Vice President Pence urges USMCA passage during Iowa visit10/10/2019 | Soybean News, Ag Awareness
By Bethany Baratta, ISA senior writer
It’s been 314 days since President Donald Trump, Canadian Prime Minister Justin Trudeau and former Mexican President Enrique Peña Nieto signed the U.S.-Mexico-Canada Agreement (USMCA).
The agreement could be a boost for U.S. agriculture, but it hasn’t been brought to the floor of the House of Representatives. In a visit to the Manning farm near Waukee Wednesday, Vice President Mike Pence said it’s time to get it done.
“I came to Iowa today to turn up the heat,” Pence said. “I came to Iowa today to say it’s time for the Democrats in Congress to do their job, put politics aside, and pass the USMCA this year.”
For farmers like Iowa Soybean Association (ISA) District 9 Director Pat Swanson, the vice president’s visit was reassuring.
“This was an opportunity to hear right from the vice president how important this agreement is to our president and this administration,” said Swanson, from Ottumwa. “It needs to get done—and soon— because we need that assurance that we have a trade agreement in place with our neighbors to sell the products that we are harvesting right now.”
Pence urged those in attendance to reach out to their Democratic Congresspeople—Cindy Axne, Abby Finkenauer and David Loebsack— to reinforce the need for this agreement, which updates the North American Free Trade Agreement (NAFTA) passed in 1994.
“Tell them, ‘Iowa needs the USMCA,’ ” Pence said.
USMCA would be a win for Iowa. In 2018, Mexico and Canada were Iowa’s two largest trading partners, according to the Office of the United States Trade Representative.
The passage of USMCA means better access to the Canada and Mexico markets.
Jen Sorenson, communications director of Iowa Select Farms, said the company has much to gain with improved markets. Iowa Select Farms is set to produce about 1.5 billion pounds of pork in 2019.
“If you do the rough napkin math, that’s about 180 million pounds of pork that we’ll be exporting to Mexico and Canada, which tells you how important exports are to Iowa and Iowa farmers,” Sorenson said.
U.S. soybean farmers have already witnessed the benefits of trade with Canada and Mexico under the existing NAFTA. Since then, soybean exports have quadrupled to Mexico and doubled to Canada. U.S. soy exports to Canada and Mexico were almost $3 billion in 2017, according to the American Soybean Association (ASA). Mexico is now the second-largest export market for U.S. soybeans and soy meal. A total of $43 billion of U.S. agriculture products are exported to Canada and Mexico every year.

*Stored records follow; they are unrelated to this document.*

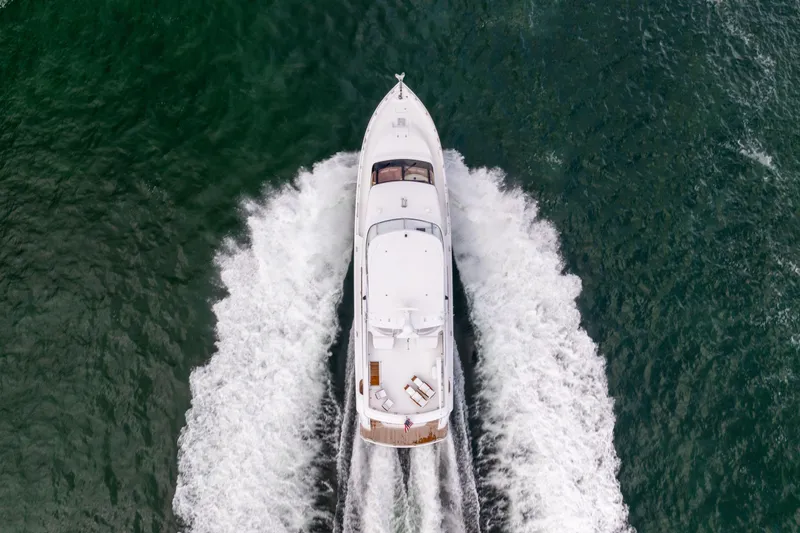 Outrageous Yacht Photos Pics Aerial view of 2005 Hatteras 80 Motor Yacht cruising on open water.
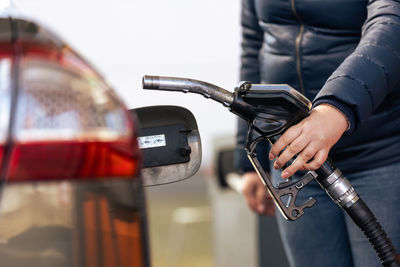 Midsection of man holding car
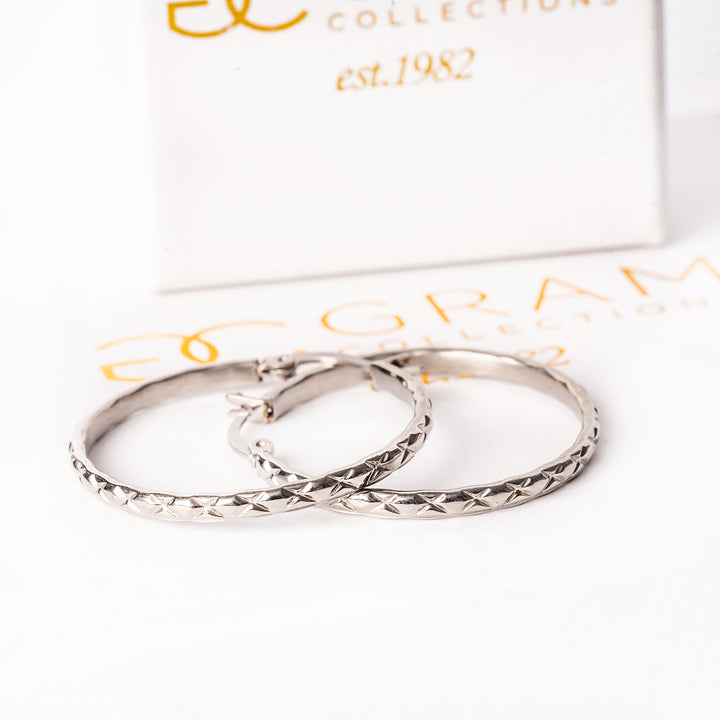 a close up view of Simone earrings standing in the center of the image against a white background. 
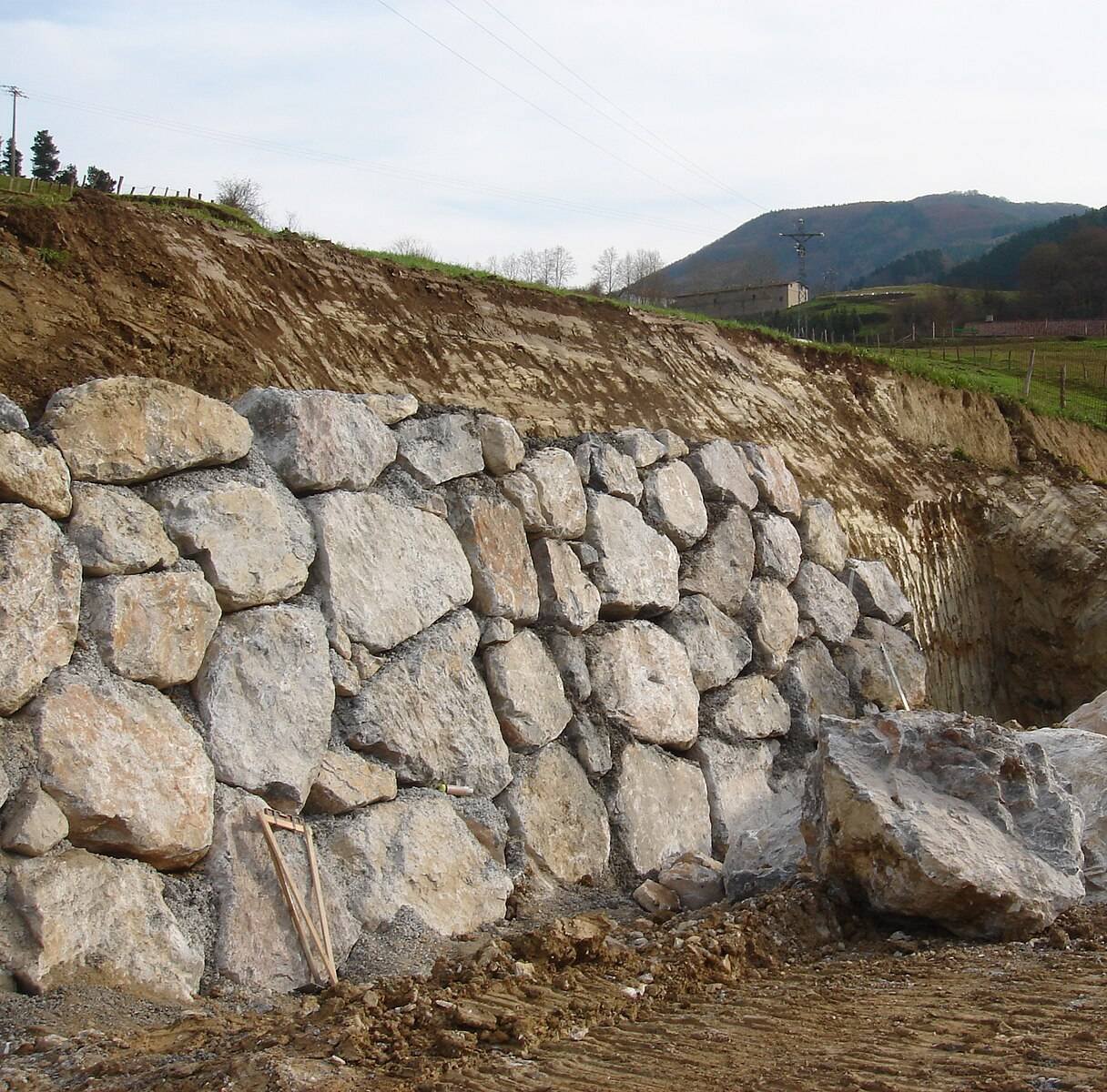 Large rock retaining wall being built against a cut slope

Under the deal, U.S. exports to Canada are expected to increase by 5.9%; exports to Mexico are expected to grow by 6.7%. U.S. food and agriculture exports are expected to increase by $2.2 billion.
“USMCA will create new opportunities for our families, farmers, manufacturers and small businesses while opening new markets for our exports,” Iowa Gov. Kim Reynolds said Wednesday.
U.S. Senators Chuck Grassley (R-Iowa) and Joni Ernst (R-Iowa) also joined Pence in support of the USMCA.
“I say it’s time for Congress to pass USMCA,” Ernst said. “This is not about politics. This is about the livelihood of Americans … Americans, Iowans want USMCA. I am going to fight to make sure we get it over the finish line.”
Grassley said passage of the USMCA is his top priority. In speaking with Speaker Pelosi about the agreement, he believes she wants to ‘get to yes’ on the deal.
“And I was glad to hear her say that impeachment politics won’t get in the way of legislative action,” Grassley said. “I hope that is true. But the clock is ticking, and actions will speak louder than words.”